La définition du caractère ontologique du symbole repose donc sur une double réalité : celle du don à l’homme de ce qui lui échappe et qu’il n’est pas mais qui lui donne d’exister ; et celle de l’engagement de l’homme tout entier, de tout ce qui le constitue, dans l’expérience de l’au-delà de toute pensée (c’est-à-dire dans l’expérience mystique).

B Réalité ultime et profondeurs réelles

Le symbole touche la réalité ultime comme il prend en charge les profondeurs de l’homme : il intègre la rationalité immanente du concept, la représentation imaginaire et affective comme le fantasme mythique. Si le symbole n’était pas tout ensemble ce qui présente la réalité ultime de l’esprit — c’est-à-dire Dieu — et les profondeurs réelles de l’homme, il ne pourrait prétendre manifester Dieu comme Dieu. Le symbole peut donner à penser ce qu’il y a d’ultime pour l’esprit de l’homme — Dieu même — parce qu’il donne à l’homme de découvrir en lui la racine de ce qu’il est : « il n’y a pas de théologie si Dieu comme Dieu n’est pas l’objet formel de l’affirmation et si, à l’intérieur de cet acte, l’être (de l’homme) ne se découvre pas engagé »57.

On peut ainsi qualifier de « mystique » l’expérience théologique par laquelle l’homme se ressaisit (intègre toute la profondeur de son être) en saisissant celui qui le saisit. Ainsi, Chapelle peut terminer son développement sur le caractère ontologique du symbole comme accomplissement du langage théologique en disant : « C’est la joie de l’esprit de découvrir comment être homme en devenant chrétien »58. Une telle affirmation n’est intelligible que si l’on comprend que l’acte théologique engage la liberté — c’est-à-dire l’être de l’homme tout entier — et donne à celle-ci de se découvrir donnée pleinement à elle-même dans la louange doxologique.

III Réalisme

Ce détour par la définition de la liberté et du langage à partir de l’expérience spirituelle nous a permis de recueillir le réalisme ontologique du symbole qui plonge dans les profondeurs réelles de l’homme, comme il touche la réalité ultime. Nous pouvons maintenant préciser le caractère eucharistique de l’herméneutique d’Albert Chapelle.

1 Réalité eucharistique

Comprendre le langage à partir du symbole, c’est recevoir la bonté des mots humains dans lesquels Dieu parle. Cette bonté s’enracine dans une profondeur réelle dont l’homme n’est pas le maître mais qui lui est donnée. Les mots, dans leur valeur symbolique, ne se réduisent ni à la représentation imaginaire, ni à l’abstraction conceptuelle. Ils témoignent d’une vie dont le corps de l’homme est le témoin et le gage si l’histoire est réellement donatrice de sens. Reconnaître que Dieu parle dans les mots de l’homme, c’est reconnaître que Dieu assume la création et l’histoire. De même que le Créateur se livre à nous dans le pain eucharistique, fruit de la terre et du travail des hommes, de même il se livre à nous à travers tel ou tel mot, fruit du don de Dieu — qui donne à l’homme d’avoir part au Verbe — et de l’histoire humaine — qui pétrit le Verbe en paroles de toute la vie.

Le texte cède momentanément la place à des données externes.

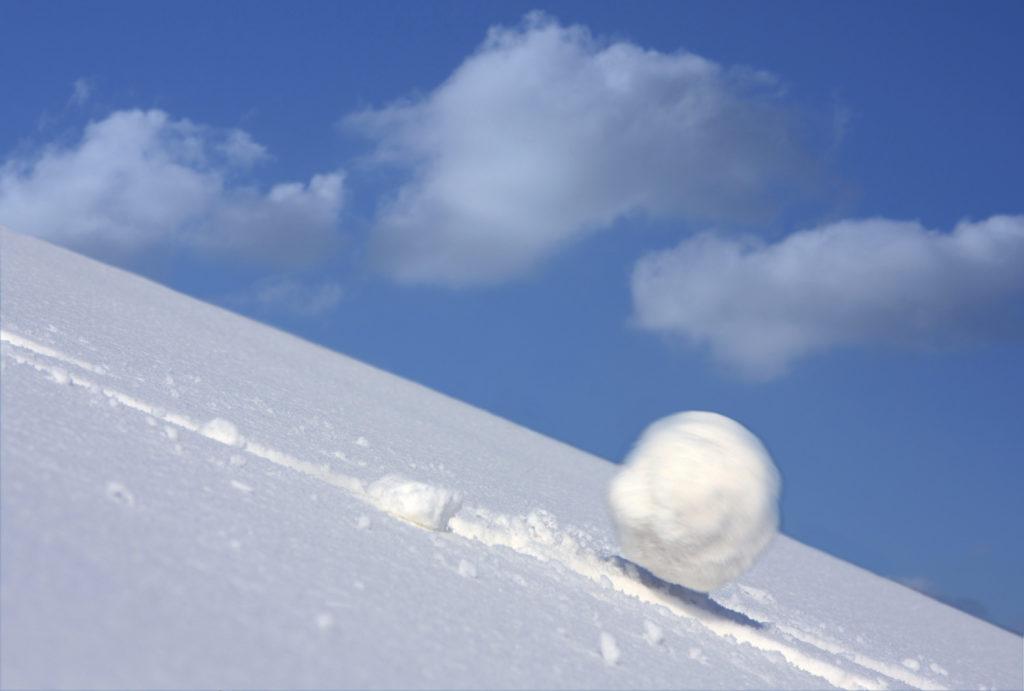 Снежный ком катится с горы и набирает скорость.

Le réalisme de l’Alliance que contemple le père Chapelle met en valeur la particularité de la lettre du langage. Il ne s’agit pas de lire derrière les mots pour découvrir l’universalité cachée par la particularité. Il s’agit au contraire de se tenir devant les mots pour voir le surcroît de vérité — comme on se tient devant Jésus-Christ pour voir le Père59.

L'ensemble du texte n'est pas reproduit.